Reading passage ▸
--- START ---
Message-ID: <1490212422.3921.1.camel@redhat.com>
Subject: Re: [RFC PATCH v1 00/30] fs: inode->i_version rework and
 optimization
From: Jeff Layton <jlayton@redhat.com>
To: Dave Chinner <david@fromorbit.com>
Cc: "J. Bruce Fields" <bfields@fieldses.org>,
        Christoph Hellwig <hch@infradead.org>,
        linux-fsdevel@vger.kernel.org, linux-kernel@vger.kernel.org,
        linux-nfs@vger.kernel.org, linux-ext4@vger.kernel.org,
        linux-btrfs@vger.kernel.org, linux-xfs@vger.kernel.org
Date: Wed, 22 Mar 2017 15:53:42 -0400
In-Reply-To: <20170321214518.GB17542@dastard>
References: <1482339827-7882-1-git-send-email-jlayton@redhat.com>
         <20161222084549.GA8833@infradead.org> <1482417724.3924.39.camel@redhat.com>
         <20170320214327.GA5098@fieldses.org> <20170321134500.GA1318@infradead.org>
         <20170321163011.GA16666@fieldses.org> <1490117004.2542.1.camel@redhat.com>
         <20170321214518.GB17542@dastard>
Content-Type: text/plain; charset="UTF-8"
Mime-Version: 1.0
Sender: linux-nfs-owner@vger.kernel.org

On Wed, 2017-03-22 at 08:45 +1100, Dave Chinner wrote:
> On Tue, Mar 21, 2017 at 01:23:24PM -0400, Jeff Layton wrote:
> > On Tue, 2017-03-21 at 12:30 -0400, J. Bruce Fields wrote:
> > > - It's durable; the above comparison still works if there were reboots
> > >   between the two i_version checks.
> > > 	- I don't know how realistic this is--we may need to figure out
> > > 	  if there's a weaker guarantee that's still useful.  Do
> > > 	  filesystems actually make ctime/mtime/i_version changes
> > > 	  atomically with the changes that caused them?  What if a
> > > 	  change attribute is exposed to an NFS client but doesn't make
> > > 	  it to disk, and then that value is reused after reboot?
> > > 
> > 
> > Yeah, there could be atomicity there. If we bump i_version, we'll mark
> > the inode dirty and I think that will end up with the new i_version at
> > least being journalled before __mark_inode_dirty returns.
--- END ---
The problem ▸
Write out, word for word, the passage of the i_version mailing-list reply above that begins with the words containing "Mime-Version: 1.0" and ends with "reused after reboot?".

Collected data ▸
--- START ---
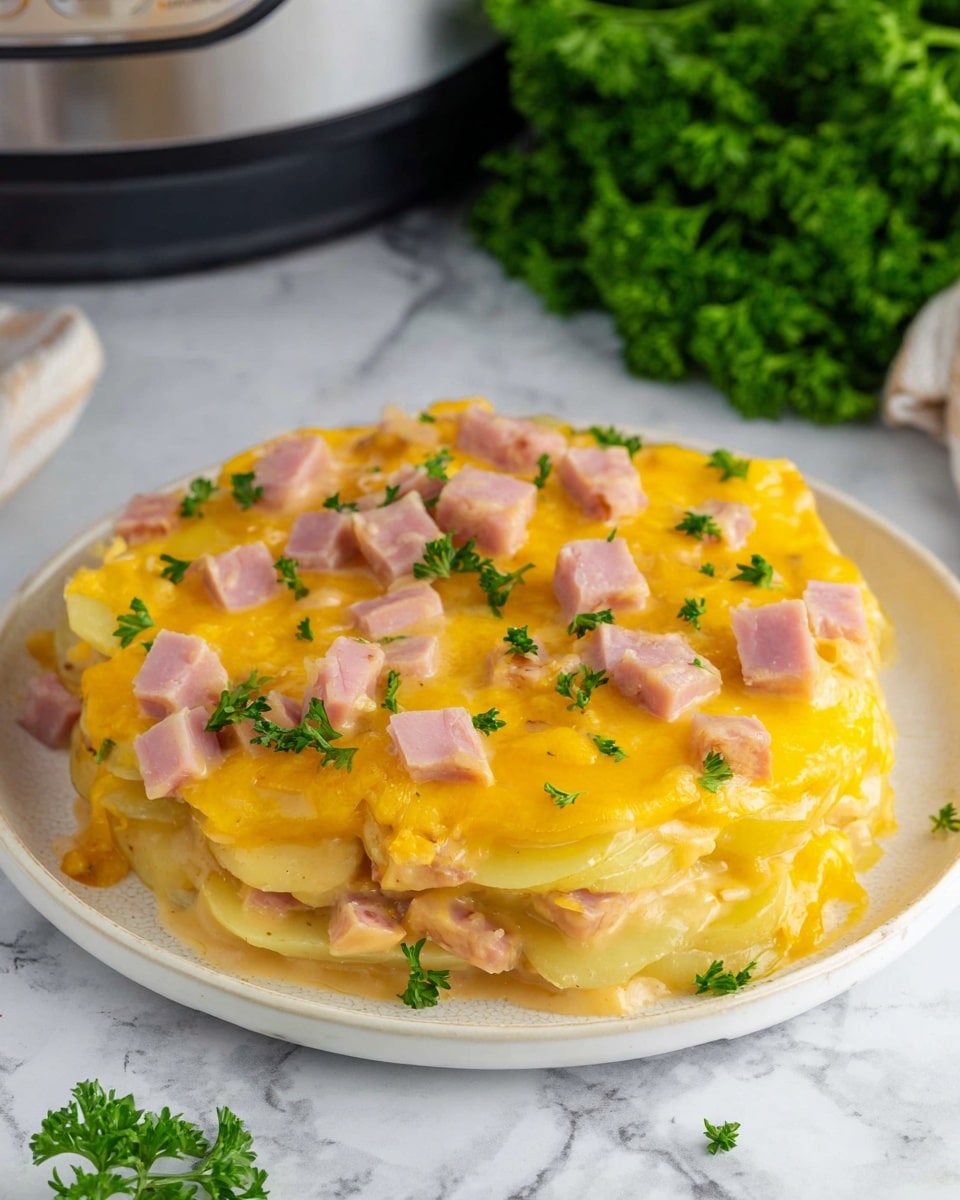 A round white plate holds a layered potato dish with about three visible layers. The base layer shows thin, golden-yellow potato slices. On top, there are small cubes of pink ham scattered evenly. The dish is covered with melted bright yellow cheese that looks smooth and creamy, with some small green parsley leaves sprinkled on the top for garnish. The plate is set on a white marbled surface. In the background, there is a hint of green parsley and part of a kitchen appliance. Photo taken with an iphone --ar 4:5 --v 7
--- END ---
Result for this exercise ▸
Mime-Version: 1.0
Sender: linux-nfs-owner@vger.kernel.org

On Wed, 2017-03-22 at 08:45 +1100, Dave Chinner wrote:
> On Tue, Mar 21, 2017 at 01:23:24PM -0400, Jeff Layton wrote:
> > On Tue, 2017-03-21 at 12:30 -0400, J. Bruce Fields wrote:
> > > - It's durable; the above comparison still works if there were reboots
> > >   between the two i_version checks.
> > > 	- I don't know how realistic this is--we may need to figure out
> > > 	  if there's a weaker guarantee that's still useful.  Do
> > > 	  filesystems actually make ctime/mtime/i_version changes
> > > 	  atomically with the changes that caused them?  What if a
> > > 	  change attribute is exposed to an NFS client but doesn't make
> > > 	  it to disk, and then that value is reused after reboot?